When asking parishioners to share a quality of their church, probably the most common response is “our church is welcoming.” I’m guessing that you would likely say that about your church. This is great that we feel that our church is welcoming place. All churches should be. I would tend to believe that if you didn’t think your church was welcoming, you would find another church at which to worship.
However, it is important take a closer look at what it is to be welcoming. It isn’t the church that is welcoming, it is the people; it’s you and I. So are we really as welcoming as we say they are? If we see someone dressed differently… if we see a crying baby during Mass… if we see someone’s cell phone go off during Mass… If we see someone speaking another language or of another race… if we see someone who identifies differently than us… what is our response?

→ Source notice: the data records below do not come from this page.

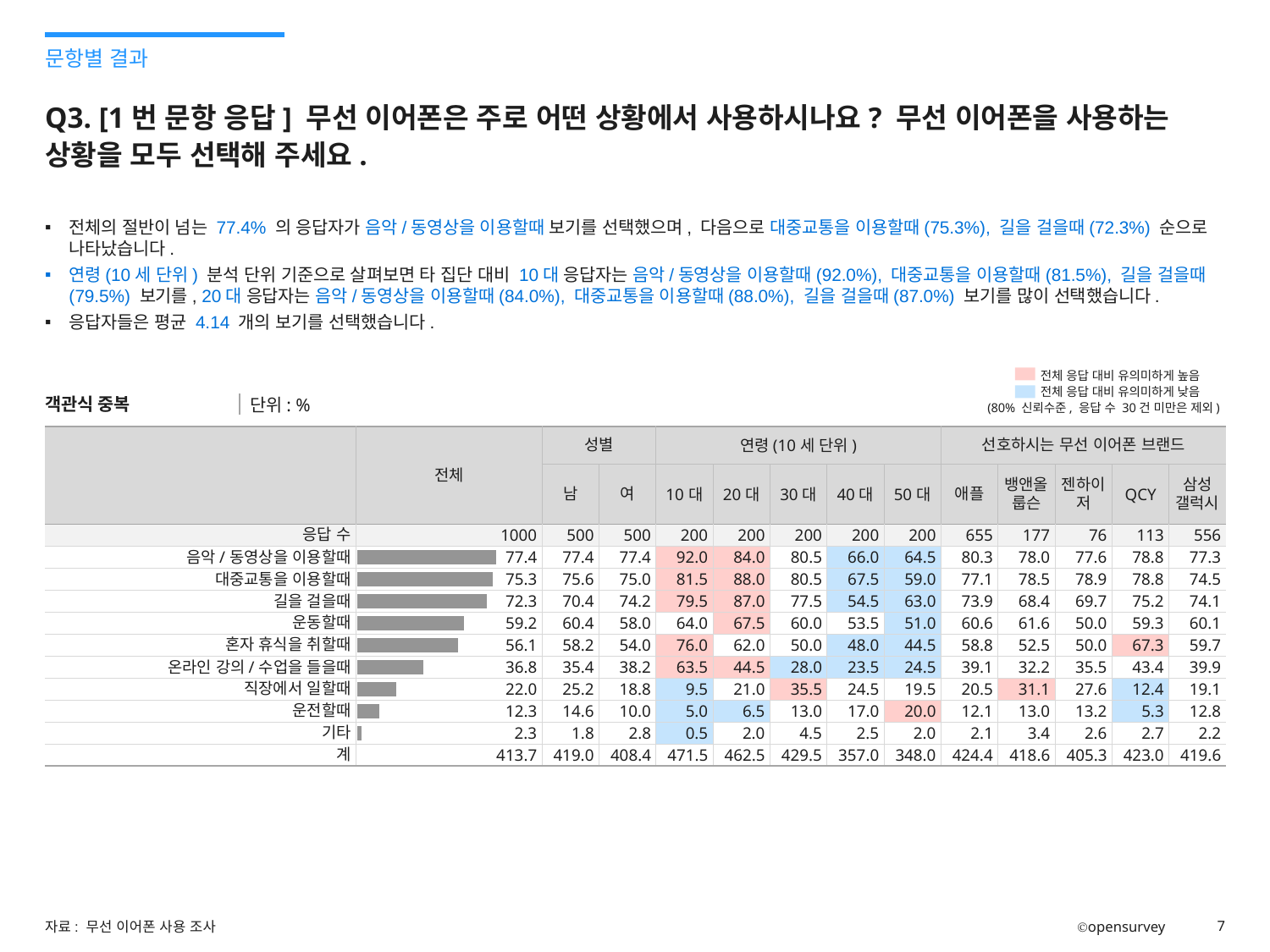
Which category has the lowest value in the 전체 bar chart? 기타 What unit is stated for the values in the chart? % Which category has the highest value in the 전체 bar chart? 음악 / 동영상을 이용할때 What kind of chart is shown in the 전체 column? bar chart Do the values in the 전체 bar chart rise or fall from the top category to the bottom category? fall What is the value for 운동할때 in the 전체 bar chart? 59.2 What is the value for 운전할때 in the 전체 bar chart? 12.3 In the 전체 bar chart, which is larger: 온라인 강의 / 수업을 들을때 or 직장에서 일할때? 온라인 강의 / 수업을 들을때 What is the value for 음악 / 동영상을 이용할때 in the 전체 bar chart? 77.4 How many categories are shown in the 전체 bar chart? 9 What is the difference between 대중교통을 이용할때 and 길을 걸을때 in the 전체 bar chart? 3.0 What is the difference between 운동할때 and 혼자 휴식을 취할때 in the 전체 bar chart? 3.1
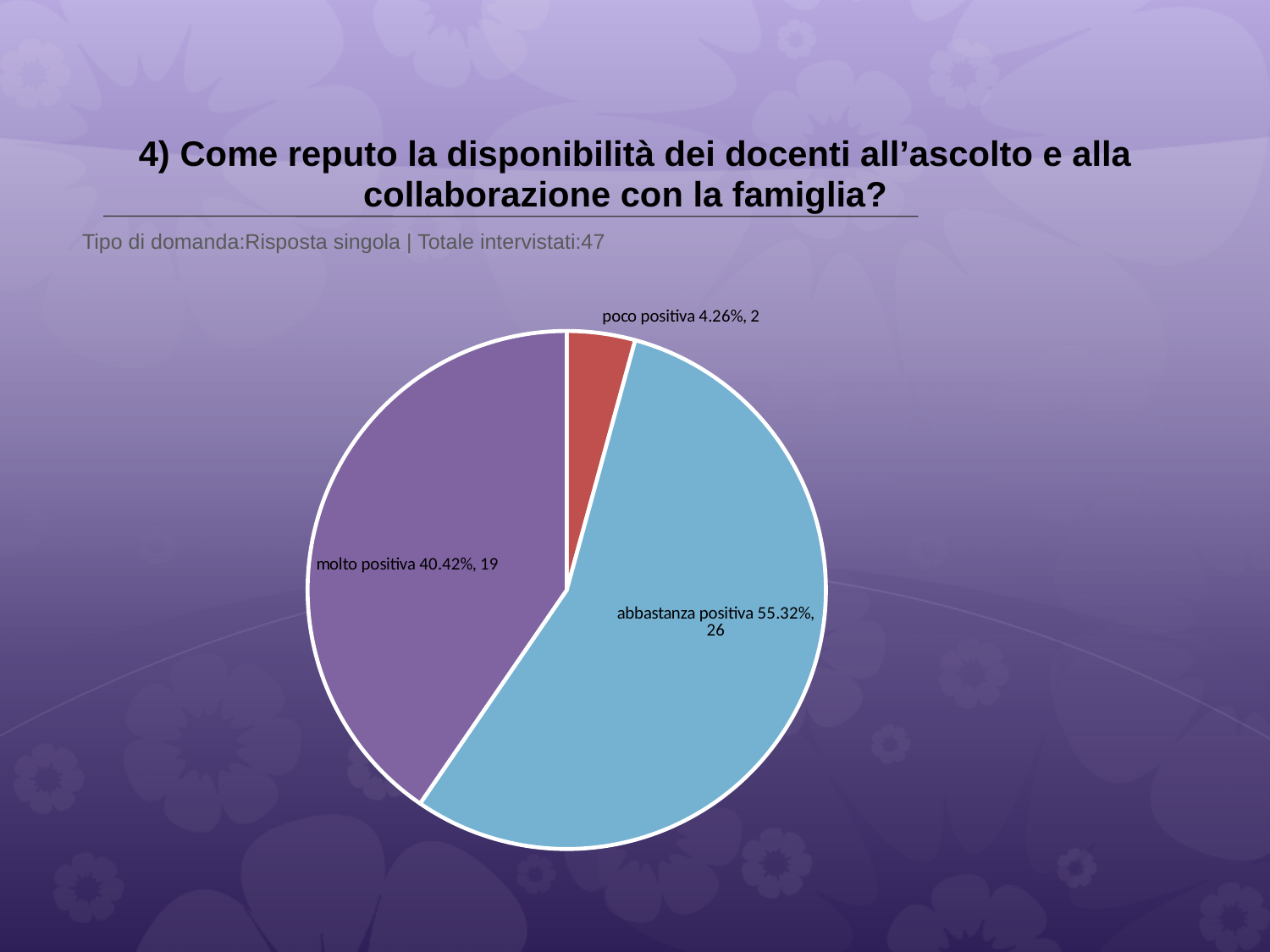
Which category has the smallest slice? poco positiva What colour is the 'poco positiva' slice? red What is the total number of respondents shown on the slide? 47 What percentage share does the 'abbastanza positiva' slice have? 55.32% How many slices does the pie chart have? 3 Which has more respondents, 'molto positiva' or 'poco positiva'? molto positiva How many respondents answered 'molto positiva'? 19 What kind of chart is shown on the slide? pie chart Which category has the largest slice? abbastanza positiva What is the difference in respondent count between 'abbastanza positiva' and 'molto positiva'? 7 How many respondents answered 'poco positiva'? 2 What percentage share does the 'molto positiva' slice have? 40.42%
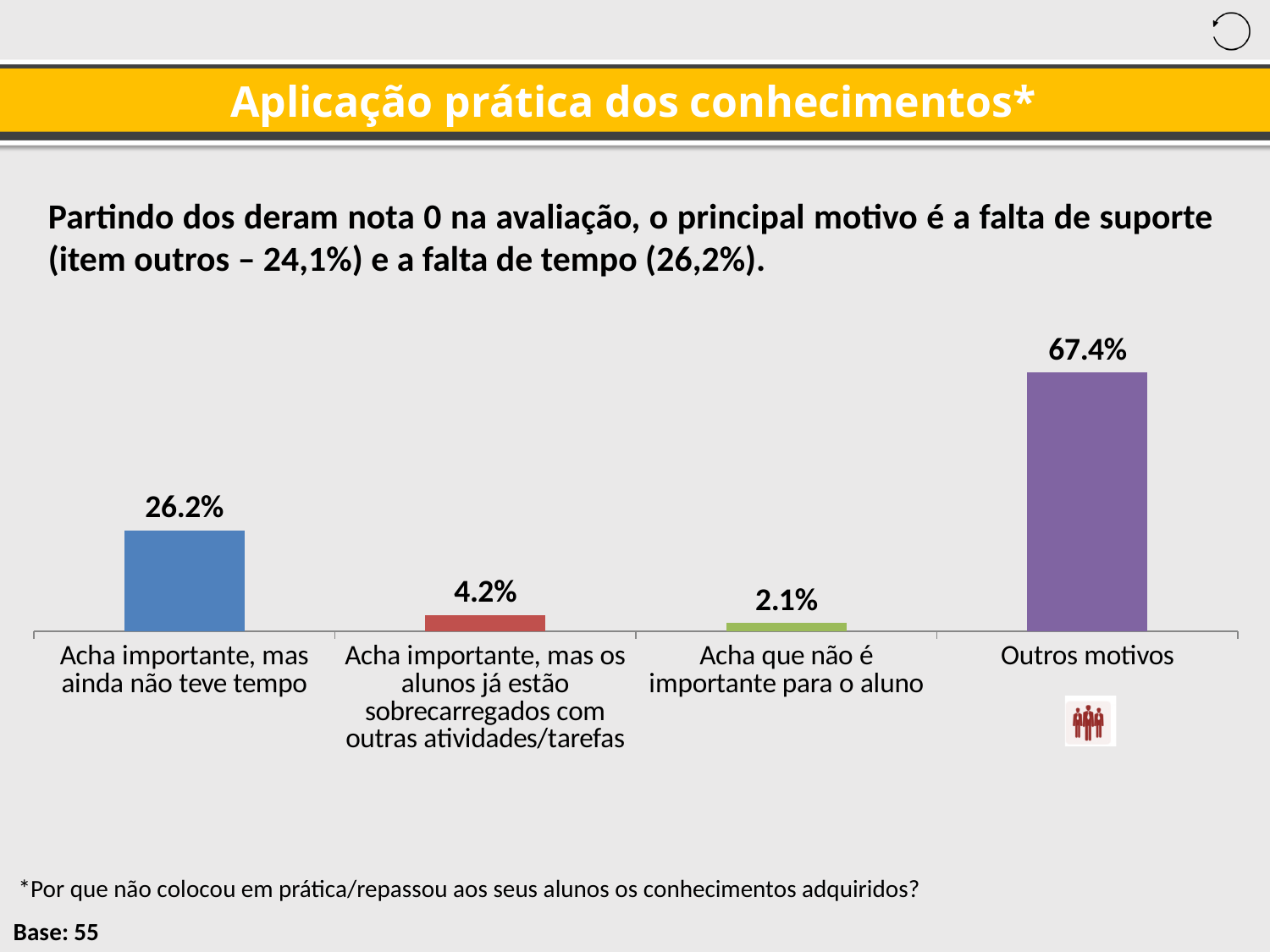
What is the value for "Acha importante, mas ainda não teve tempo"? 26.2% What is the value for "Outros motivos"? 67.4% What kind of chart is shown on the slide? Bar chart What is the difference between the values for "Outros motivos" and "Acha importante, mas ainda não teve tempo"? 41.2% How many categories are shown in the chart? 4 Which category has the lowest value? Acha que não é importante para o aluno What is the value for "Acha importante, mas os alunos já estão sobrecarregados com outras atividades/tarefas"? 4.2% What is the difference between the values for "Acha importante, mas os alunos já estão sobrecarregados com outras atividades/tarefas" and "Acha que não é importante para o aluno"? 2.1% Which is larger: the value for "Acha importante, mas ainda não teve tempo" or the value for "Acha importante, mas os alunos já estão sobrecarregados com outras atividades/tarefas"? Acha importante, mas ainda não teve tempo Which category has the highest value? Outros motivos What is the value for "Acha que não é importante para o aluno"? 2.1% What colour is the bar for "Outros motivos"? Purple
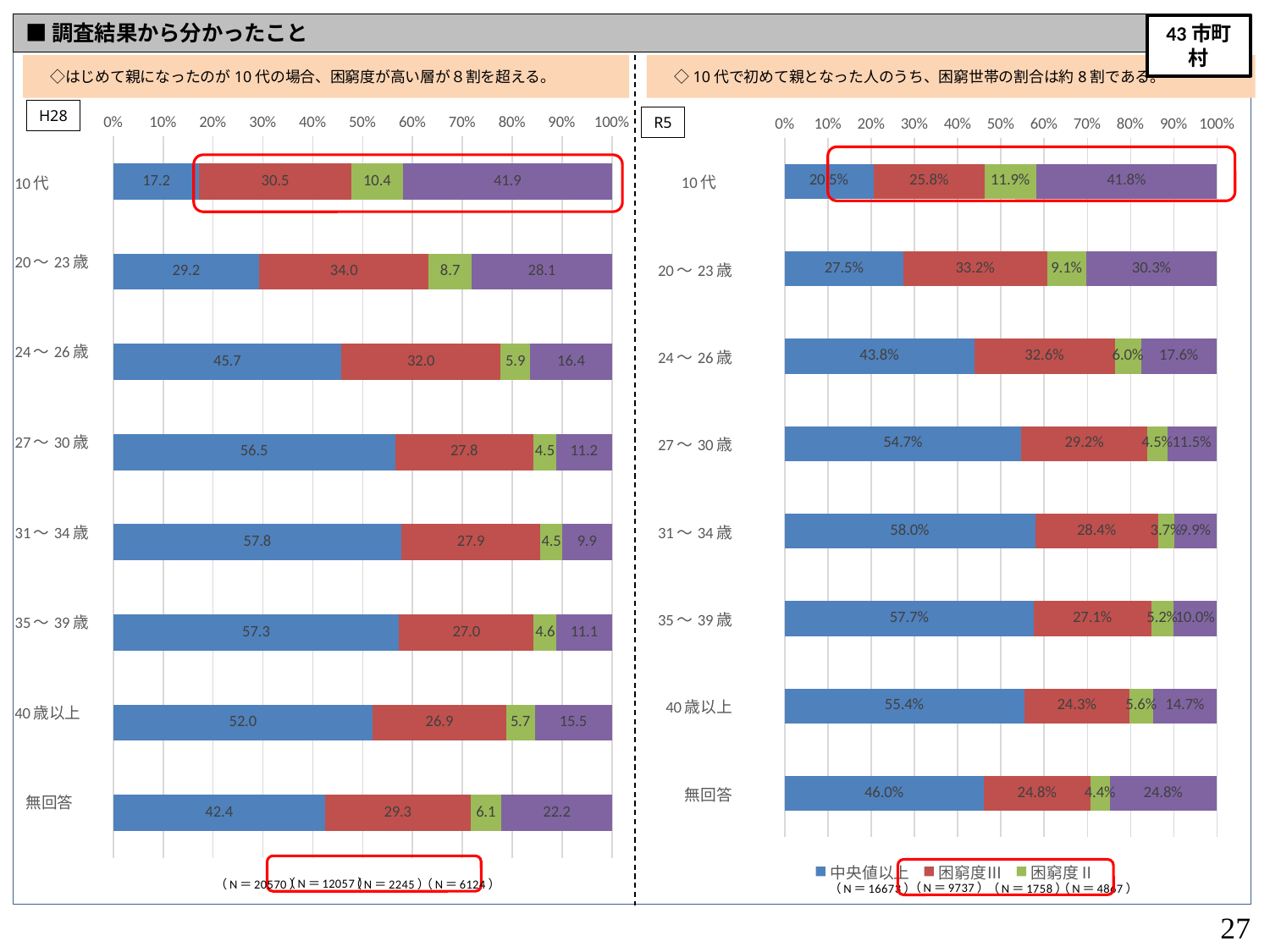
In the left chart (H28), what is the value of 困窮度III for 無回答? 29.3 In the right chart (R5), what is the value of 困窮度II for 31～34歳? 3.7% How many categories are shown on the y axis of the left chart (H28)? 8 In the right chart (R5), what is the value of 中央値以上 for 40歳以上? 55.4% In the right chart (R5), which category has the lowest value for 中央値以上? 10代 In the left chart (H28), what is the value of 中央値以上 for 10代? 17.2 What kind of chart is the right chart (R5)? Stacked bar chart In the left chart (H28), which category has the highest value for 中央値以上? 31～34歳 In the right chart (R5), which has the larger 困窮度II value, 10代 or 20～23歳? 10代 In the left chart (H28), does the 中央値以上 value rise or fall from 10代 to 27～30歳? Rise In the left chart (H28), what is the difference between the 中央値以上 values for 27～30歳 and 10代? 39.3 In the right chart (R5), what is the value of 困窮度III for 20～23歳? 33.2%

In a public address in September 2021, Pope Francis said sometimes Catholics, instead of having humble and open communities, “can give the impression of being the ‘top of the class’ and keeping others at a distance.” He encourages us to “ask for the grace to overcome the temptation to judge and categorize.”
He said “it is necessary to walk together, without prejudice and without fear, placing ourselves next to those who are most vulnerable: migrants, refugees, displaced persons, victims of trafficking and the abandoned. We are called to build an increasingly inclusive world that excludes no one.”
Pope Francis said Jesus wants us to stop judging others and to worry about our own behavior first. “Indeed, the risk is to be inflexible towards others and indulgent towards ourselves,” he noted.
June is a month in which those who identify differently than what is traditionally recognized and feel excluded for that bring awareness to this fact. It’s important that we follow Pope Francis’s call now more than ever to walk together without prejudice and without fear; to welcome our brothers and sisters into the church so that it can be “a place of mercy and hope, where everyone is welcomed, loved and forgiven.”